In the world of signal detection, noise is traditionally viewed as a prime nuisance. Entire courses at engineering schools are devoted to reducing it. Electromagnetic noise creates snow on television sets; acoustic noise makes conversation impossible in some restaurants.

But in Dr. Collins's experiments, as in those of other researchers who have investigated stochastic resonance, certain kinds of noise turn out to be helpful.

"For electrical signals, the low levels of noise essentially tickle the membranes of the neurons," he said, making them more likely to fire when there is a physical stimulus of some amplitude. For mechanical signals, noise serves to boost weak stimuli. "The experiment is a good example of how noise lets a neuron fire in the company of a signal that it is normally unable to detect,'' Dr. Collins said.

Although the principle of stochastic resonance has been investigated for more than a decade, Dr. Collins said, these experiments were the first in which it was shown to improve balance. The effect, described in a paper to appear in the journal Physical Review Letters, may be sufficient to offset age-related declines in balance control, he said.

The platform used in the study has hundreds of small holes; a small plastic rod protrudes slightly through each of them so that it contacts the bottom of the test subject's foot. The rods are hooked up to motors that cause them to vibrate at random frequencies generated by a computer while the test subject is standing quietly.

"They couldn't feel the random vibrations," Dr. Collins said. "We set the noise up at too small an amplitude for them to detect it."

Attila Priplata, a student of Dr. Collins and lead author of the paper, has designed gel-based shoe insoles that contain small vibrating devices designed to produce the same effect. When the researchers repeated the study with people using the insoles, Dr. Collins said, they found even stronger effects.

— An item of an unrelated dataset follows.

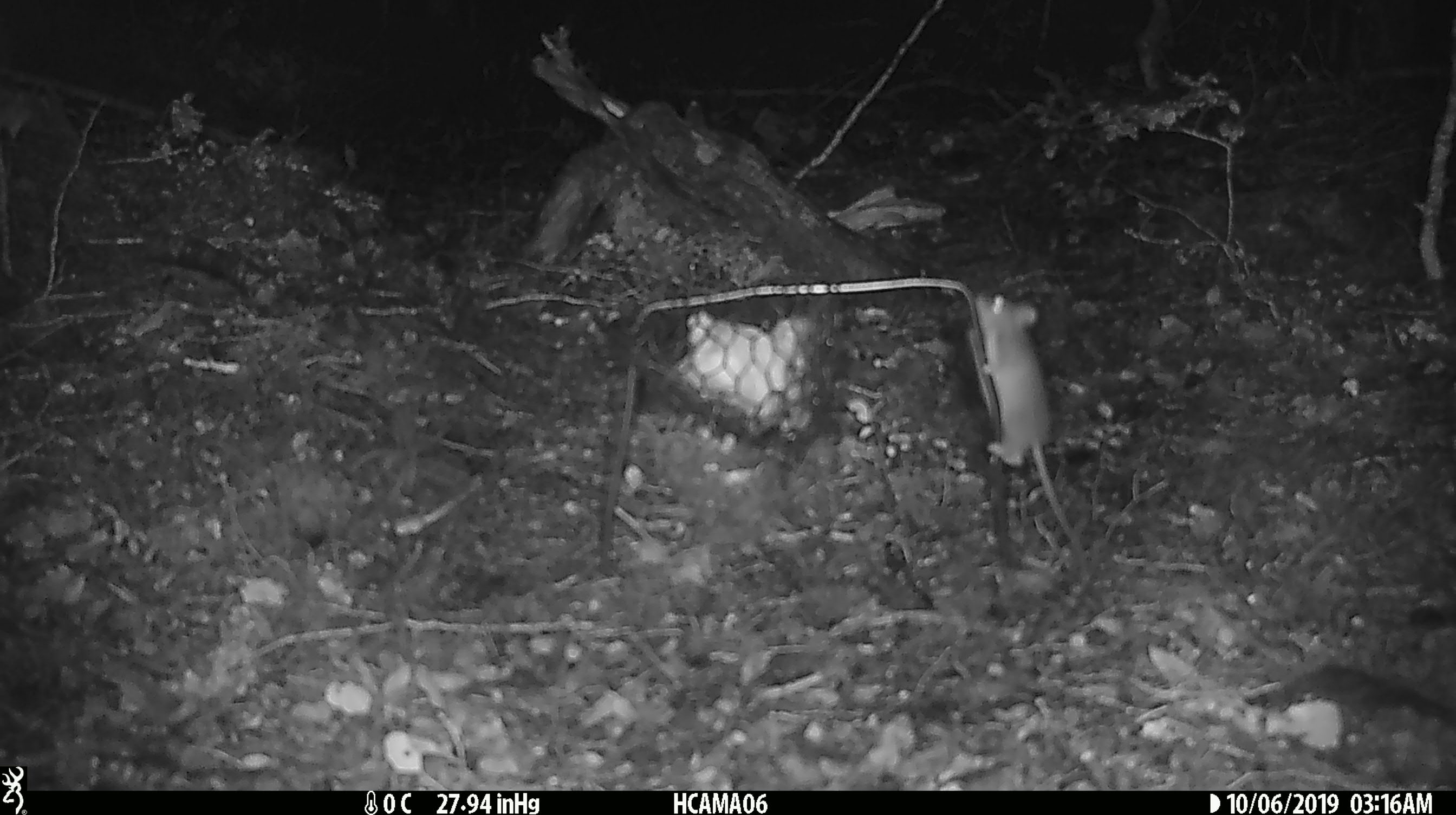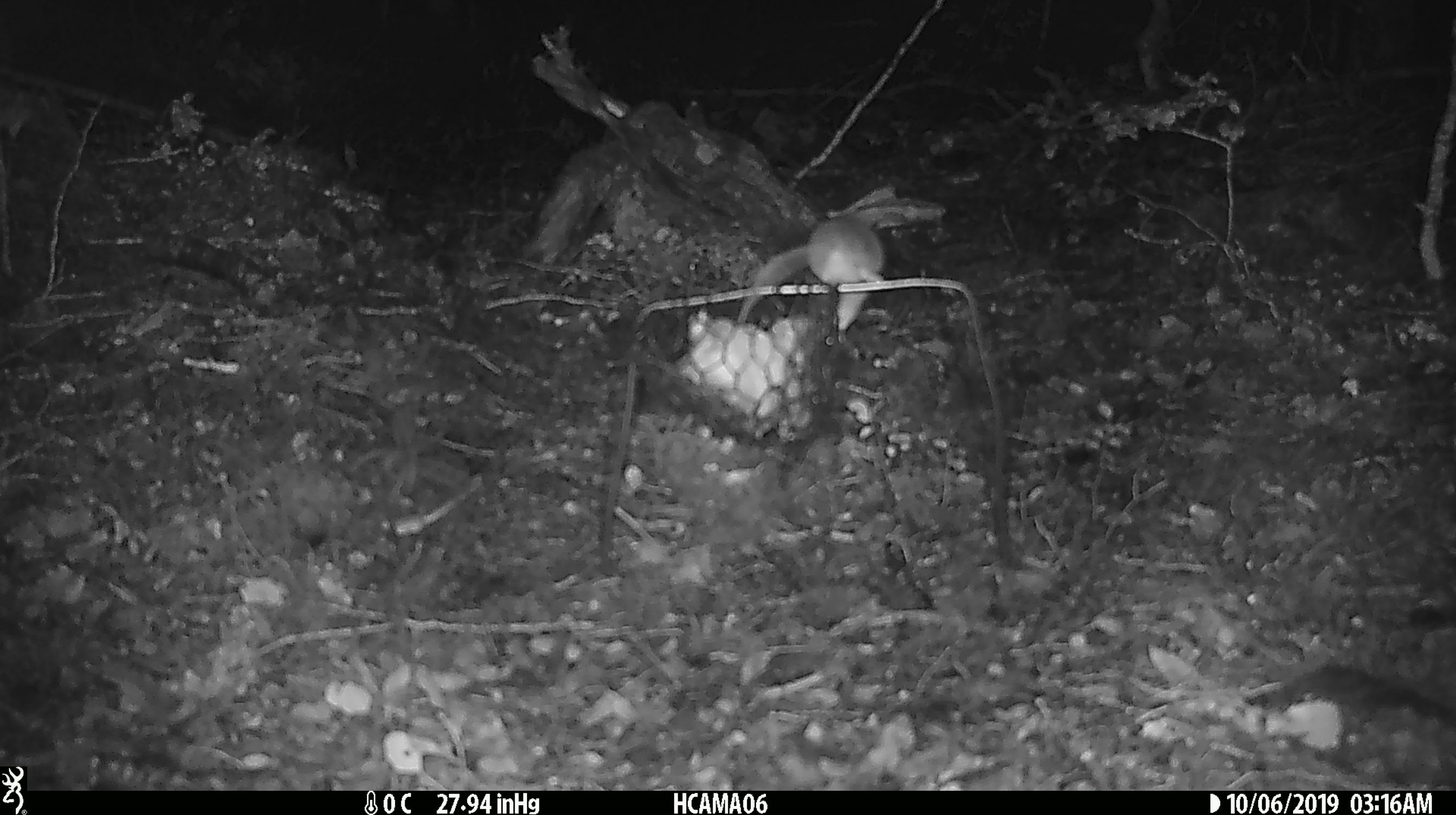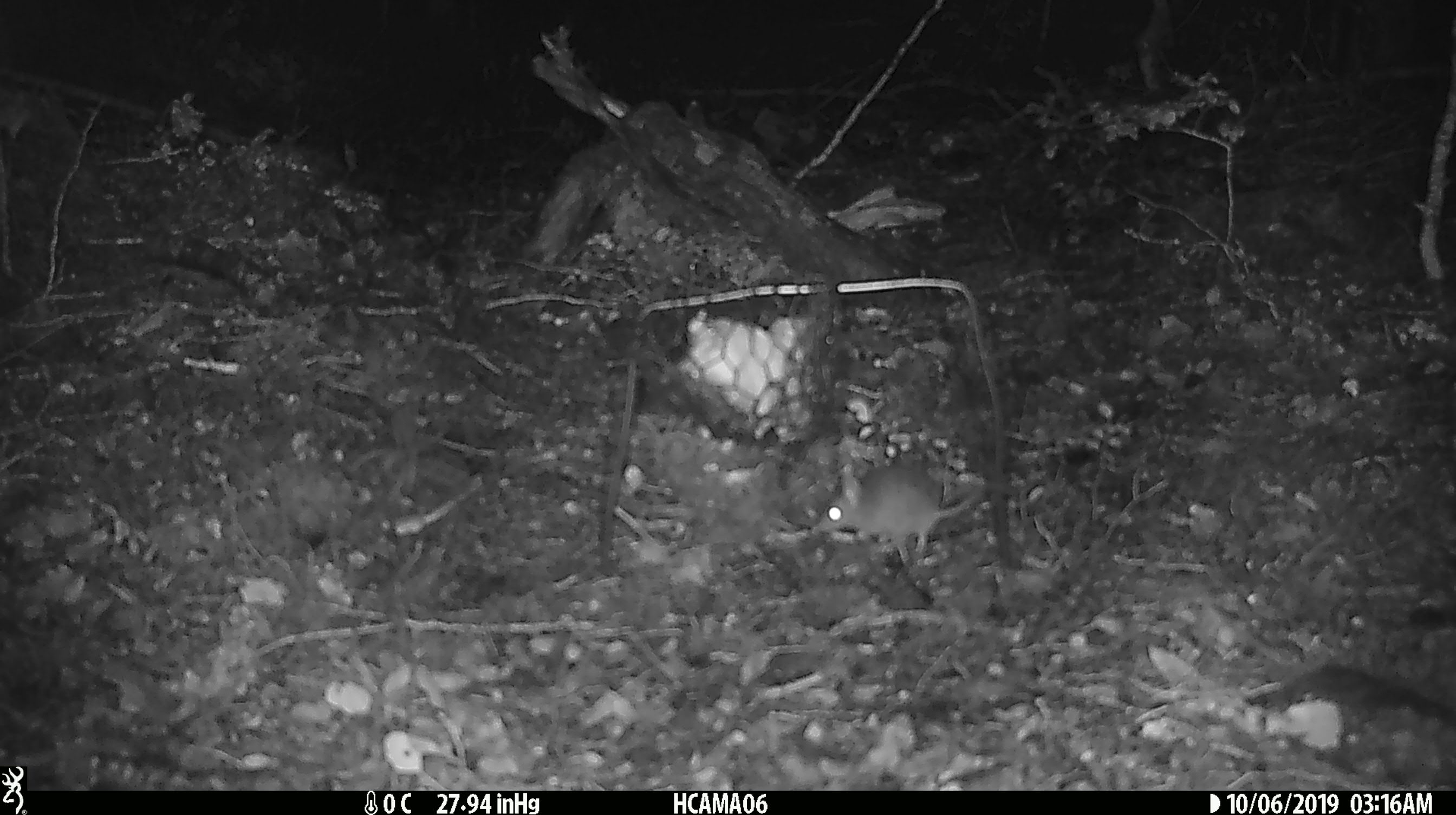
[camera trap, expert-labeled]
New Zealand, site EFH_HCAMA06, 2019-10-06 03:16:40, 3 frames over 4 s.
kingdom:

It is important that the signals be random because neurons quickly get used to regular signals.

John Milton, a neuroscientist at the University of Chicago, said that Dr. Collins's bionic inserts might one day prove to be an inexpensive remedy for legions of aging baby boomers who have grown less steady on their feet. "These noisy sneakers could save a lot of money if they were used for treatment," Dr. Milton said. "And there are no side effects I can imagine from wearing noisy sneakers."

Dr. Collins has written a series of research papers on ways to use stochastic resonance to improve health. An earlier paper, for instance, discussed the use of noise to improve the sensitivity of touch in older adults who suffered diabetes or the effects of a stroke.

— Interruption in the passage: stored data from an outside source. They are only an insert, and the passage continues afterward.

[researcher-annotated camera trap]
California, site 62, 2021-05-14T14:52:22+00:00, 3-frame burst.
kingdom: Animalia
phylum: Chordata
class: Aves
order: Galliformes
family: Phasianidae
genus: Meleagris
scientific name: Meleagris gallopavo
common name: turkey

But he is well aware of more frivolous applications, particularly for sports equipment. "I could imagine having noise introduced into the handles of golf clubs or tennis rackets," he said. "Or into basketball shoes."

Vibrating shoes might be something like an electronic version of flubber, the magic substance that turned a so-so basketball player into a superstar in the old Walt Disney movie and a recent remake. But Dr. Collins was quick to point out the superiority of his discovery over flubber.

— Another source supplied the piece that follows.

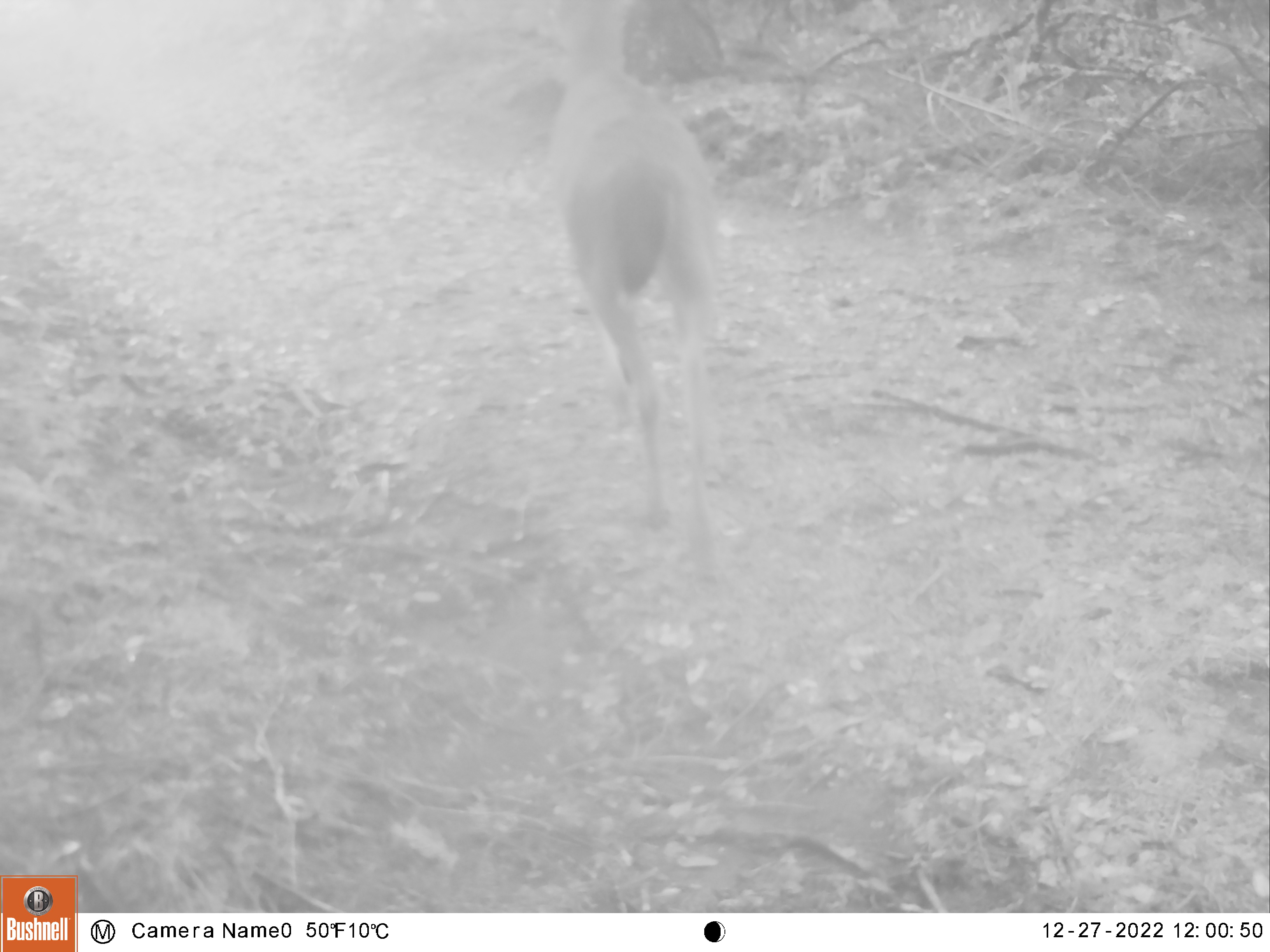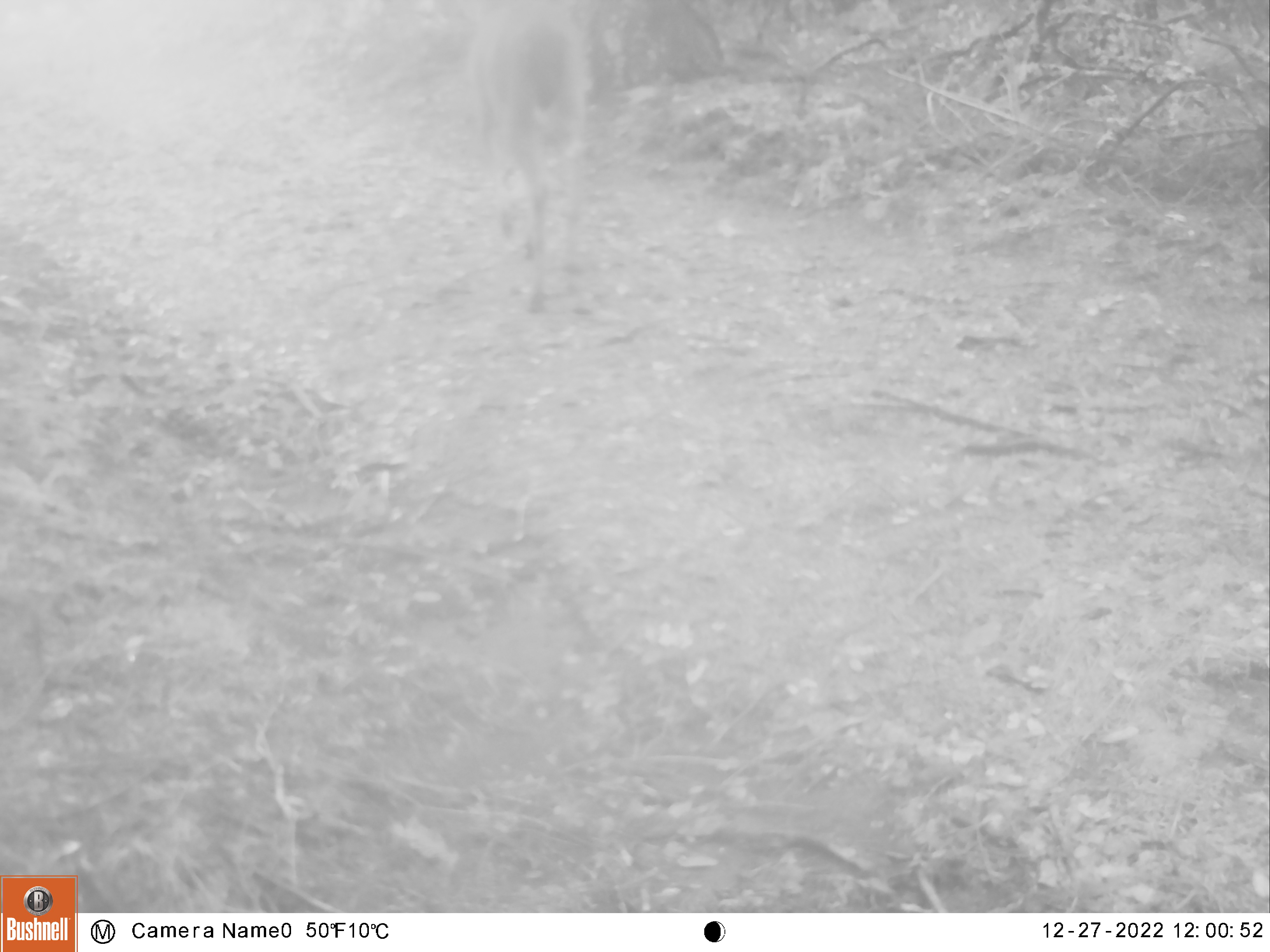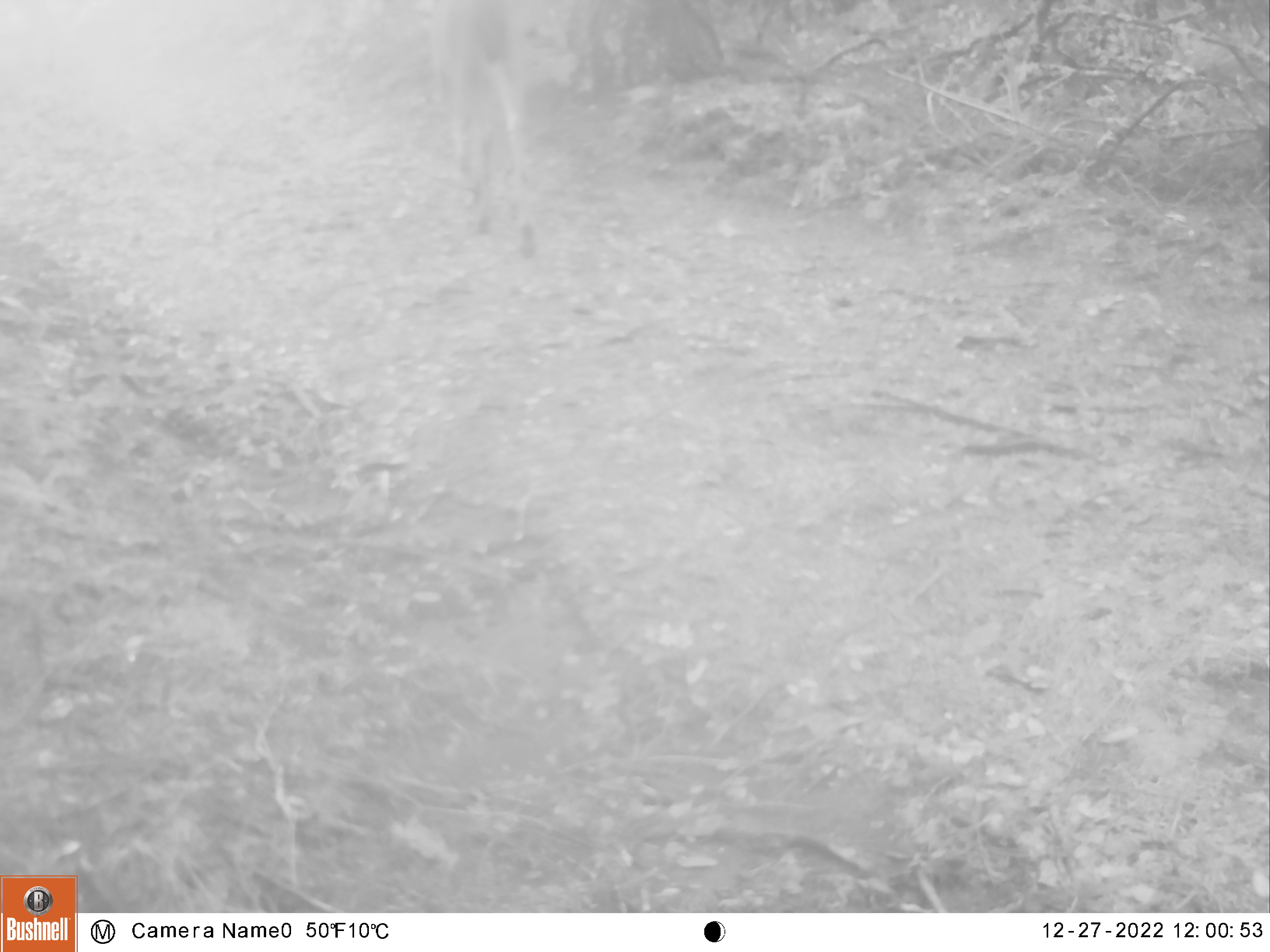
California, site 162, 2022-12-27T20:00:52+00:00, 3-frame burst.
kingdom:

"The energy source in flubber is the material itself," he said. "Here we are taking advantage of the natural senses - the sensory neurons' shifting their detection thresholds to a lower value."

Kurt Weisenfeld, a professor of physics at Georgia Tech who did some of the early defining work in stochastic resonance, said that Dr. Collins's experiments were a striking example of thinking creatively about possible applications of the phenomenon.

"This is a practical idea that could help people maintain their balance," he said. He said he particularly admired Dr. Collins's solution because it is relatively simple.

"For someone with sensory problems, the high-tech answer might be a bionic ankle," he said. "But maybe instead they'll just slip into a pair of bionic socks. Those are a whole lot cheaper."